Autorretrato en la Chimba
1. Mapa
Si el Centro es máscara de nuestra legalidad,
la Chimba es espalda, contracara, reverso.
Carlos Franz, ''La muralla enterrada''
Todavía desfigura la cumbre del cerro
Que domina el paisaje oeste de la memoria,
La dentellada que fue cantera de forzados.
Una herida pirámide fue mi primer templo
Natural de verdes y largas faldas
Con el viejo altar de Tupahue en la cima
Después llegaron los misioneros
con cruces y capuchas negras,
El aeroplano de Santos Dumont
Y la calle Recoleta que tenía por sur el río
Y por norte los Cementerios.
El Cerro Blanco era de una aridez deslumbrante
como una vértebra perdida de la cordillera.
La calle Olivos coronaba la Casa de Orates
Y los locos vagaban por las desoladas laderas
Vestidos con viejos uniformes militares.
El viento prendía hilachas de sudarios en las zarzas
Y alojaba perros con escápulas bajo los espinos.
El molino oponía un dique de nieve tibia
A la muerte y la locura.
El Polígono se defendía con fracotiradores
Extendidos disparando a blancos fantasmas.
Crecí oyendo el eco de esas balaceras lejanas,
El zumbido de las hilanderías en algún garaje
Y los relinchos de las caballerizas fúnebres.
2. El paradero
...donde acaban las líneas de los buses
y empieza el invierno.
Fernando Alegría
Después venía el paradero
De las micros Funicular - San Ramón,
La garita delante del cañaveral
Con la grasa, el aceite y el humo.
Las máquinas vacías antes de partir,
Al pie del cerro de la memoria
En el Monte del Olvido,
Está el kilómetro cero
De mis salidas y llegadas,
Despegues y relámpagos,
Navegaciones y regresos.
Es el muelle inicial, el primer andén.
La pista del primer vuelo y aterrizaje.
Aquí se inauguraron las fugas breves y discretas
Y las largas ausencias del niño cortaboletos.

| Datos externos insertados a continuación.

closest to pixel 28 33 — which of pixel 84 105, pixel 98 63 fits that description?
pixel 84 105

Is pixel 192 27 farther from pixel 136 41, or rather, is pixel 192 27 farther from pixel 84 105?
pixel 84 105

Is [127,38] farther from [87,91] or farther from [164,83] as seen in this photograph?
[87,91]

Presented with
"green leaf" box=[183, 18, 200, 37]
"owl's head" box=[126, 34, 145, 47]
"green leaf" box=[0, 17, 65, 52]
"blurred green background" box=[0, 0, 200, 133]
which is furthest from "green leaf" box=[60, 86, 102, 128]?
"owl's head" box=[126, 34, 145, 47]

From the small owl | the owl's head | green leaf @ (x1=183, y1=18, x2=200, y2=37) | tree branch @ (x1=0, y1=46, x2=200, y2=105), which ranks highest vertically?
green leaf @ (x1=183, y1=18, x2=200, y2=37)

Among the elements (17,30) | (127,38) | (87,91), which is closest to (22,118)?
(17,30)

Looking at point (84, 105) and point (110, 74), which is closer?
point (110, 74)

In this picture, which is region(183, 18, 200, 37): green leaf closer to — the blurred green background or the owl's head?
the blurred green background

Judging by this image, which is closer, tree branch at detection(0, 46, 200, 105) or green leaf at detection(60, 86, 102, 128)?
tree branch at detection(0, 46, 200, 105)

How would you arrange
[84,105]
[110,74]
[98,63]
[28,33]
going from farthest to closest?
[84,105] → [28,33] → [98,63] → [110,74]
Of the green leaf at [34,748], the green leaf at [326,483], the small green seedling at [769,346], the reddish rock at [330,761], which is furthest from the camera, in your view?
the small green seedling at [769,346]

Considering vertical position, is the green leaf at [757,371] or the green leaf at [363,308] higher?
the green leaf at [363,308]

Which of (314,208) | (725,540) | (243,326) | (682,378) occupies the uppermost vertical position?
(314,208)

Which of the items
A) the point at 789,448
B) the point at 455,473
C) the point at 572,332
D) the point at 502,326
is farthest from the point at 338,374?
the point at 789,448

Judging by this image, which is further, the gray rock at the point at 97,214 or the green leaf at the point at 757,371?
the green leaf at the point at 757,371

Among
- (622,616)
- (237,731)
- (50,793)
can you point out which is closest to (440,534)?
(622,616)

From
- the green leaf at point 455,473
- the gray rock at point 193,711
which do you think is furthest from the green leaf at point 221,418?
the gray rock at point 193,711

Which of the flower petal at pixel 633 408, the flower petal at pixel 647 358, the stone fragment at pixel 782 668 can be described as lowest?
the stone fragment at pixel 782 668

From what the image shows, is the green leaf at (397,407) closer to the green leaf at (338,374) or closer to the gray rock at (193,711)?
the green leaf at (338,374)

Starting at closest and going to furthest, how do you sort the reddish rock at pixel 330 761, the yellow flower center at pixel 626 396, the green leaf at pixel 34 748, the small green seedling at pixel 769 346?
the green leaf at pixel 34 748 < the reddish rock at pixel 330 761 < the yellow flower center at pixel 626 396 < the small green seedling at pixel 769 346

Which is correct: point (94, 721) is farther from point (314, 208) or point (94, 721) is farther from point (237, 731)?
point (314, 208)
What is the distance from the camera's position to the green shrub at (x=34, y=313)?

Me hice un adicto a los viajes
Elásticos de los autobuses,
Un circo de vértigo regular y ambulante
Con choferes y trapecistas,
Payasos y mecánicos,
Cantinflas con baldes y escalas,
Inspectores y pasajeros contorsionistas,
Amazonas pintadas y pintores de letras.
Banderas y coronas de flores
Colgando de las ventanas.
Es la calcomanía del equipo
Del lucero matutino (Santiago Morning Star)
Y el botín de lana huacho
Colgando del parabrisas con números.
Autorretrato ecuestre
Huyo de huasos, gauchos y charros,
De quijotes y llaneros solitarios.
Soy un centauro de potrillo y niño
Embalsamado en el gesto de la huida.
Huyo de la amenaza de un septiembre
Todo el año con el mismo cacho de chicha
Y las palmas de las cuecas trágicas en falsete.
Zapatean los cascos que se evaden.
Huyo del Guatón Loyola y la Comadre Lola.
Deserto del Cuadro Verde
Y la Real Policía Montada del Canadá.
Mi caballo tiene mil nombres y colores,
Es el albino caballo de Napoleón
Relinchando con furiosa locura.
Tiene los mil visos del espejismo
Y la polvorosa mentira.
Pegaso, Clavileño, Ñandú, Ketchup.
Se evade en reversa perdido los estribos
Galopando de la meta al punto de partida.
Retrocede sin moverse de una alameda infinita.
La perspectiva es un simulacro del vértigo;
Ayer y hoy son la falsa profundidad
De dos espejos encontrados en un recuerdo.
Escapo de la amenaza de los peones
Que prometieron caparme si los delataba.
No sé qué hacían cuando entré al
establo.
Me escabullí entre las patas de los potros.
Esquivo el rostro a los primos que torturaban
Pollos midiéndoles el aceite con un palo.
Vuelvo el rostro a la matanza de los pavos
Con mazos de croquet.
Me despego de la prima fermentando
Como un brebaje embriagador oculta
En el armario de un bar de cañas.
Me persigue mi padre montado en Código Civil
Y mi madre en Bonjour Tristesse.
Huyo de mi familia de héroes y tumbas
Y de las paradas militares todos los días.
Huyo de la violenta sombra de la estatua.
Huyo de la medialuna de arena consagrada
Donde se despanzurran los novillos
Y sangran las bellas bestias espoleadas.
Me alejo del Champion y el vacuno del silencio.